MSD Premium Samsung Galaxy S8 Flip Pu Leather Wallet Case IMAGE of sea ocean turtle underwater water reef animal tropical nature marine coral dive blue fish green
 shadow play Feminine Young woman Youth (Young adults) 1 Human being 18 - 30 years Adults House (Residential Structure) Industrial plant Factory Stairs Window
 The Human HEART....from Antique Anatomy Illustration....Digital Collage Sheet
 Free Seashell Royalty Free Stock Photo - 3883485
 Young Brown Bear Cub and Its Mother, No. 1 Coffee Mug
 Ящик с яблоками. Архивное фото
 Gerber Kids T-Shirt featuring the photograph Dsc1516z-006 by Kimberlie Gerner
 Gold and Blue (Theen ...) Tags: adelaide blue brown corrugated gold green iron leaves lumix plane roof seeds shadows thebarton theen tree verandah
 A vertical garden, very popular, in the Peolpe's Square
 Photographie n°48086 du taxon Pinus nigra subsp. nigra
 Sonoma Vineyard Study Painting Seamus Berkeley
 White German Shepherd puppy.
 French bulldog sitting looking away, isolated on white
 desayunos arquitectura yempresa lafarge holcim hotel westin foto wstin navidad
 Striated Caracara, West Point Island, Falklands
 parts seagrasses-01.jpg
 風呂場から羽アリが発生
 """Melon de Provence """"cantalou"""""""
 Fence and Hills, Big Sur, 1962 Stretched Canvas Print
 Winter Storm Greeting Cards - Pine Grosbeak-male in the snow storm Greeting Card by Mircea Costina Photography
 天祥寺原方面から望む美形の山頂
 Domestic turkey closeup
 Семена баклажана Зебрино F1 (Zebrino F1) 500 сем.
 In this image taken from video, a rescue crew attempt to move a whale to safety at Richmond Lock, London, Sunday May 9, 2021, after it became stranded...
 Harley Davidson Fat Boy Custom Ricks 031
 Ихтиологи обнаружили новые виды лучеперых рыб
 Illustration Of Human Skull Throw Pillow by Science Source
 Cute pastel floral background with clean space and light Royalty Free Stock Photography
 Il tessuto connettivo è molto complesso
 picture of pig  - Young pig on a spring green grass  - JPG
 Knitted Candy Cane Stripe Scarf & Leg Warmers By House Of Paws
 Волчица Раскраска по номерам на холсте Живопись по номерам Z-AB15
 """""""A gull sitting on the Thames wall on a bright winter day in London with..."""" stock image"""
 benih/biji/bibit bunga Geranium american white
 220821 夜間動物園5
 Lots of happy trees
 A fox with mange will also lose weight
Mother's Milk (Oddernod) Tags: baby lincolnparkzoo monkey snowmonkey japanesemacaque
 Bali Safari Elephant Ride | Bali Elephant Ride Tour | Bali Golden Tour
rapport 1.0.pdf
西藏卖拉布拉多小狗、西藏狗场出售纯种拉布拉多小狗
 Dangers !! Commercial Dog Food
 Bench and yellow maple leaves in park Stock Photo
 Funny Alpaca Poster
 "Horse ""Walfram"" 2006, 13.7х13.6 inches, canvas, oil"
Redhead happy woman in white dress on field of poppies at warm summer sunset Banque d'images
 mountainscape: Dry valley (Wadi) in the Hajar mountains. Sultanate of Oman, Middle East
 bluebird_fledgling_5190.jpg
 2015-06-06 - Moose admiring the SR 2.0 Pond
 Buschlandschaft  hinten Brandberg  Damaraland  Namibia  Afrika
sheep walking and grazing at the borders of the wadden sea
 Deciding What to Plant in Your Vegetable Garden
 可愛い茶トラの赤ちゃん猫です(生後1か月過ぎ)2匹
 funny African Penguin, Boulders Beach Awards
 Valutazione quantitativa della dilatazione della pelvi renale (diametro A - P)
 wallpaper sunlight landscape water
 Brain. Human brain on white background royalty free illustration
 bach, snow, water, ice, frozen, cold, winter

— INSTRUCTIONS FOR THE TASK —
Return the listing above word for word.

— RESPONSE TO THIS EXERCISE —
MSD Premium Samsung Galaxy S8 Flip Pu Leather Wallet Case IMAGE of sea ocean turtle underwater water reef animal tropical nature marine coral dive blue fish green
 shadow play Feminine Young woman Youth (Young adults) 1 Human being 18 - 30 years Adults House (Residential Structure) Industrial plant Factory Stairs Window
 The Human HEART....from Antique Anatomy Illustration....Digital Collage Sheet
 Free Seashell Royalty Free Stock Photo - 3883485
 Young Brown Bear Cub and Its Mother, No. 1 Coffee Mug
 Ящик с яблоками. Архивное фото
 Gerber Kids T-Shirt featuring the photograph Dsc1516z-006 by Kimberlie Gerner
 Gold and Blue (Theen ...) Tags: adelaide blue brown corrugated gold green iron leaves lumix plane roof seeds shadows thebarton theen tree verandah
 A vertical garden, very popular, in the Peolpe's Square
 Photographie n°48086 du taxon Pinus nigra subsp. nigra
 Sonoma Vineyard Study Painting Seamus Berkeley
 White German Shepherd puppy.
 French bulldog sitting looking away, isolated on white
 desayunos arquitectura yempresa lafarge holcim hotel westin foto wstin navidad
 Striated Caracara, West Point Island, Falklands
 parts seagrasses-01.jpg
 風呂場から羽アリが発生
 """Melon de Provence """"cantalou"""""""
 Fence and Hills, Big Sur, 1962 Stretched Canvas Print
 Winter Storm Greeting Cards - Pine Grosbeak-male in the snow storm Greeting Card by Mircea Costina Photography
 天祥寺原方面から望む美形の山頂
 Domestic turkey closeup
 Семена баклажана Зебрино F1 (Zebrino F1) 500 сем.
 In this image taken from video, a rescue crew attempt to move a whale to safety at Richmond Lock, London, Sunday May 9, 2021, after it became stranded...
 Harley Davidson Fat Boy Custom Ricks 031
 Ихтиологи обнаружили новые виды лучеперых рыб
 Illustration Of Human Skull Throw Pillow by Science Source
 Cute pastel floral background with clean space and light Royalty Free Stock Photography
 Il tessuto connettivo è molto complesso
 picture of pig  - Young pig on a spring green grass  - JPG
 Knitted Candy Cane Stripe Scarf & Leg Warmers By House Of Paws
 Волчица Раскраска по номерам на холсте Живопись по номерам Z-AB15
 """""""A gull sitting on the Thames wall on a bright winter day in London with..."""" stock image"""
 benih/biji/bibit bunga Geranium american white
 220821 夜間動物園5
 Lots of happy trees
 A fox with mange will also lose weight
Mother's Milk (Oddernod) Tags: baby lincolnparkzoo monkey snowmonkey japanesemacaque
 Bali Safari Elephant Ride | Bali Elephant Ride Tour | Bali Golden Tour
rapport 1.0.pdf
西藏卖拉布拉多小狗、西藏狗场出售纯种拉布拉多小狗
 Dangers !! Commercial Dog Food
 Bench and yellow maple leaves in park Stock Photo
 Funny Alpaca Poster
 "Horse ""Walfram"" 2006, 13.7х13.6 inches, canvas, oil"
Redhead happy woman in white dress on field of poppies at warm summer sunset Banque d'images
 mountainscape: Dry valley (Wadi) in the Hajar mountains. Sultanate of Oman, Middle East
 bluebird_fledgling_5190.jpg
 2015-06-06 - Moose admiring the SR 2.0 Pond
 Buschlandschaft  hinten Brandberg  Damaraland  Namibia  Afrika
sheep walking and grazing at the borders of the wadden sea
 Deciding What to Plant in Your Vegetable Garden
 可愛い茶トラの赤ちゃん猫です(生後1か月過ぎ)2匹
 funny African Penguin, Boulders Beach Awards
 Valutazione quantitativa della dilatazione della pelvi renale (diametro A - P)
 wallpaper sunlight landscape water
 Brain. Human brain on white background royalty free illustration
 bach, snow, water, ice, frozen, cold, winter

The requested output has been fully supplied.